While the intended execution path should not incur any overhead due to compiler optimizations, a few local variables solely accessed by ASan helper functions are not currently removed and we rely on optimizing them away. A future commit may reduce number of these variables.


Patch is 24.04 KiB, truncated to 20.00 KiB below, full version: https://github.com/llvm/llvm-project/pull/76165.diff

1 Files Affected:

  • (modified) libcxx/include/string (+101-85)
diff --git a/libcxx/include/string b/libcxx/include/string
index fdffca5aed18be..fcfee0e6e2f9df 100644
--- a/libcxx/include/string
+++ b/libcxx/include/string
@@ -659,6 +659,13 @@ _LIBCPP_PUSH_MACROS
 #else
 #  define _LIBCPP_STRING_INTERNAL_MEMORY_ACCESS
 #endif
+#ifndef _IF_ASAN
+#  ifndef _LIBCPP_HAS_NO_ASAN
+#    define _IF_ASAN() if _LIBCPP_CONSTEXPR (true)
+#  else
+#    define _IF_ASAN() if _LIBCPP_CONSTEXPR (false)
+#  endif
+#endif
 #define _LIBCPP_SHORT_STRING_ANNOTATIONS_ALLOWED false
 
 _LIBCPP_BEGIN_NAMESPACE_STD
@@ -858,7 +865,7 @@ private:
       __set_long_pointer(__allocation);
       __set_long_size(__size);
     }
-    __annotate_new(__size);
+    _IF_ASAN() __annotate_new(__size);
   }
 
   template <class _Iter, class _Sent>
@@ -880,7 +887,7 @@ public:
   _LIBCPP_HIDE_FROM_ABI _LIBCPP_CONSTEXPR_SINCE_CXX20 basic_string()
       _NOEXCEPT_(is_nothrow_default_constructible<allocator_type>::value)
# # # # #
## What to do
1. Could you rewrite the stretch of the libc++ string patch from "diff --git a/libcxx/include/string" through "if _LIBCPP_CONSTEXPR (false)", putting "constexpr" wherever "_LIBCPP_CONSTEXPR" appears?
2. How would the libc++ string patch go on after its final line? Extend it from that point.

## Collected material
# # # # #
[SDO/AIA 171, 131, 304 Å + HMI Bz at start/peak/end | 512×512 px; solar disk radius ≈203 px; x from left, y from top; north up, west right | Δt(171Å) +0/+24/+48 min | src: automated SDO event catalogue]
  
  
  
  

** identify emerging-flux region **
# # # # #
## Solved problems
1.
diff --git a/libcxx/include/string b/libcxx/include/string
index fdffca5aed18be..fcfee0e6e2f9df 100644
--- a/libcxx/include/string
+++ b/libcxx/include/string
@@ -659,6 +659,13 @@ _LIBCPP_PUSH_MACROS
 #else
 #  define _LIBCPP_STRING_INTERNAL_MEMORY_ACCESS
 #endif
+#ifndef _IF_ASAN
+#  ifndef _LIBCPP_HAS_NO_ASAN
+#    define _IF_ASAN() if constexpr (true)
+#  else
+#    define _IF_ASAN() if constexpr (false)

2.
       : __r_(__value_init_tag(), __default_init_tag()) {
-    __annotate_new(0);
+    _IF_ASAN() __annotate_new(0);
   }
 
   _LIBCPP_HIDE_FROM_ABI _LIBCPP_CONSTEXPR_SINCE_CXX20 explicit basic_string(const allocator_type& __a)
@@ -890,14 +897,14 @@ public:
       _NOEXCEPT
 #endif
       : __r_(__value_init_tag(), __a) {
-    __annotate_new(0);
+    _IF_ASAN() __annotate_new(0);
   }
 
   _LIBCPP_CONSTEXPR_SINCE_CXX20 _LIBCPP_STRING_INTERNAL_MEMORY_ACCESS basic_string(const basic_string& __str)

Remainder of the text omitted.